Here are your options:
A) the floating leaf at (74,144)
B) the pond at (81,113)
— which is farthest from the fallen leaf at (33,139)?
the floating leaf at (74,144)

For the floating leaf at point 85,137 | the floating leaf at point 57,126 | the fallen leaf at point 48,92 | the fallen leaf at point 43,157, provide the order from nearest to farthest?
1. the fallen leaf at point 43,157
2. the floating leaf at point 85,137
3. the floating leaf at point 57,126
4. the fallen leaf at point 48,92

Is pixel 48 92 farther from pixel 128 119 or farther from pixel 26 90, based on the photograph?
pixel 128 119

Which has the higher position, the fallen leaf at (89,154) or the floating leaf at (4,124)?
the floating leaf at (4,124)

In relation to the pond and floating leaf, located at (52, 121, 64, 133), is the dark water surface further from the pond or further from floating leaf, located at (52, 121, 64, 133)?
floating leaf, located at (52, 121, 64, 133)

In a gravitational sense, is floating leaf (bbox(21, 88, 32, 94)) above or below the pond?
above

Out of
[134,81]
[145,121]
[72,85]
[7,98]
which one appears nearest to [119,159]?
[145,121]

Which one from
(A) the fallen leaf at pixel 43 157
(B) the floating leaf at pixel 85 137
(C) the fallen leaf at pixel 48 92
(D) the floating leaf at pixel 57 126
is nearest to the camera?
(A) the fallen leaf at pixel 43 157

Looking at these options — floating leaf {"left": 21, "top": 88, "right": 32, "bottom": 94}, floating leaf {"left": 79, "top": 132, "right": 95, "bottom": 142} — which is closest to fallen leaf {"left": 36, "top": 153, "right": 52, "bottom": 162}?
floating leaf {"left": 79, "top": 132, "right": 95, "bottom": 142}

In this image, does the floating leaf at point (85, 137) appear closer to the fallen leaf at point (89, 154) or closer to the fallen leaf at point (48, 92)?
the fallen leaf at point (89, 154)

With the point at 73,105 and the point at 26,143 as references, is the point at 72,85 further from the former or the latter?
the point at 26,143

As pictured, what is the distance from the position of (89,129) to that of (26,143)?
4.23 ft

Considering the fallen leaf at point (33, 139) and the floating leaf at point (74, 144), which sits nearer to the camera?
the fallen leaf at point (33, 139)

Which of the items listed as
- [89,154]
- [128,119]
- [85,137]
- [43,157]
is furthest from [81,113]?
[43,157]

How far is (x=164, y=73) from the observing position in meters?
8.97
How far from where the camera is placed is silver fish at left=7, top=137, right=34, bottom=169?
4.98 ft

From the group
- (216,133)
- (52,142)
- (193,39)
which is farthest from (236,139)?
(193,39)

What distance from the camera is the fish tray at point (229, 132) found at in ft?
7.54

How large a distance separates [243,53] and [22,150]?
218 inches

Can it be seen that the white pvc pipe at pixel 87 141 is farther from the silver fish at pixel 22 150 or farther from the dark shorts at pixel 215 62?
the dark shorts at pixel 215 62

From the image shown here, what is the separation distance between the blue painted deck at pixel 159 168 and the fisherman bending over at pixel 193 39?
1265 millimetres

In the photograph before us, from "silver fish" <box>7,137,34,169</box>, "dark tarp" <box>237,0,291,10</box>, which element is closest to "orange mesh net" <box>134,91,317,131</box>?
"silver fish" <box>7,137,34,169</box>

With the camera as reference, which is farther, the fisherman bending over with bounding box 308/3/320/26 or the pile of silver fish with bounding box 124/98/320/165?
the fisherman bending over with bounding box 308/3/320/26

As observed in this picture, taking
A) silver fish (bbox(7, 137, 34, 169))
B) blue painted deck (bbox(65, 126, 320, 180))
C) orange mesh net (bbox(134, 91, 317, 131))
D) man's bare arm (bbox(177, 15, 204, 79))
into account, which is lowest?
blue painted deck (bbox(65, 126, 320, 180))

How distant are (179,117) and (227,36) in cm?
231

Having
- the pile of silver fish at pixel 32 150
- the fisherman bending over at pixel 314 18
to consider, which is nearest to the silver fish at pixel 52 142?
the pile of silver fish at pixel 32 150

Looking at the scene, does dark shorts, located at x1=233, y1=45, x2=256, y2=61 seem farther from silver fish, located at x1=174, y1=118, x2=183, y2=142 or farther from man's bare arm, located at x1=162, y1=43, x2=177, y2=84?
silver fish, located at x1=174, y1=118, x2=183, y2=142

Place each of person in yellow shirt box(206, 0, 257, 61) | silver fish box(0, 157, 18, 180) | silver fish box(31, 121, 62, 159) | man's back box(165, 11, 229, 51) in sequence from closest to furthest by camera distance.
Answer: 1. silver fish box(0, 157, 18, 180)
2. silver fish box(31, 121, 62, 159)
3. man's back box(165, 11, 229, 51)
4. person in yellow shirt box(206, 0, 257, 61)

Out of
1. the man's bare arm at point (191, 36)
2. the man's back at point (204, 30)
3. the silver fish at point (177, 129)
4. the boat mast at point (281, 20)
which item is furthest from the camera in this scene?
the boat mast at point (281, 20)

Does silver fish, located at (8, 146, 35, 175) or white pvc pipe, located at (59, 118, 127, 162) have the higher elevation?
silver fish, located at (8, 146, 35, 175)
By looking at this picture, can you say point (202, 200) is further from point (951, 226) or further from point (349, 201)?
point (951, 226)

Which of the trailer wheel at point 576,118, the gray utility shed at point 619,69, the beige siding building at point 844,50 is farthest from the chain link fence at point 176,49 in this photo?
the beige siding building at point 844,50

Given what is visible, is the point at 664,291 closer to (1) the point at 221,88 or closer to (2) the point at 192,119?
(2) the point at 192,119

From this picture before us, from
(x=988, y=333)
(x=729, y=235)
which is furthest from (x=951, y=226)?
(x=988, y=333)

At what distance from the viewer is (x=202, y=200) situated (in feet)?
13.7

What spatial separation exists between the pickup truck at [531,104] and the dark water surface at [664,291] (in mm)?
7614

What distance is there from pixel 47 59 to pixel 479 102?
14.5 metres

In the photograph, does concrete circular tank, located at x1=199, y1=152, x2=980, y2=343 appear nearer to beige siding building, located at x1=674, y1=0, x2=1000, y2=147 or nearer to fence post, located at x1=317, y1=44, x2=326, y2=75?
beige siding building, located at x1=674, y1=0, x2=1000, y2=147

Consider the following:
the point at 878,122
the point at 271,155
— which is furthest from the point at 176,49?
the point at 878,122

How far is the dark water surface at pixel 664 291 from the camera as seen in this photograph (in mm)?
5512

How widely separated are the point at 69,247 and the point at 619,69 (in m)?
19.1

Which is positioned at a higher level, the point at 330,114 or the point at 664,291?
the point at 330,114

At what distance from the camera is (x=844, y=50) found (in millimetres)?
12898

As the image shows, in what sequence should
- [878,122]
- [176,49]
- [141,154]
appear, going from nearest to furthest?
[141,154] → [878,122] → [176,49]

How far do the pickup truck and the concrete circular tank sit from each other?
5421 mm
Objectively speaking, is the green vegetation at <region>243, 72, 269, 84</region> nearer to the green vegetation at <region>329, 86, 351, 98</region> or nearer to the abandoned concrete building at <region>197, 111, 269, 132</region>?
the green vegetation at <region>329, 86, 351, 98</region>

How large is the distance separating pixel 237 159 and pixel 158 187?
══════
## Task
Copy the data above word for word, from its first line through the line containing "4. the fallen leaf at point 48,92", including both of those lines.

## Worked solution
Here are your options:
A) the floating leaf at (74,144)
B) the pond at (81,113)
— which is farthest from the fallen leaf at (33,139)?
the floating leaf at (74,144)

For the floating leaf at point 85,137 | the floating leaf at point 57,126 | the fallen leaf at point 48,92 | the fallen leaf at point 43,157, provide the order from nearest to farthest?
1. the fallen leaf at point 43,157
2. the floating leaf at point 85,137
3. the floating leaf at point 57,126
4. the fallen leaf at point 48,92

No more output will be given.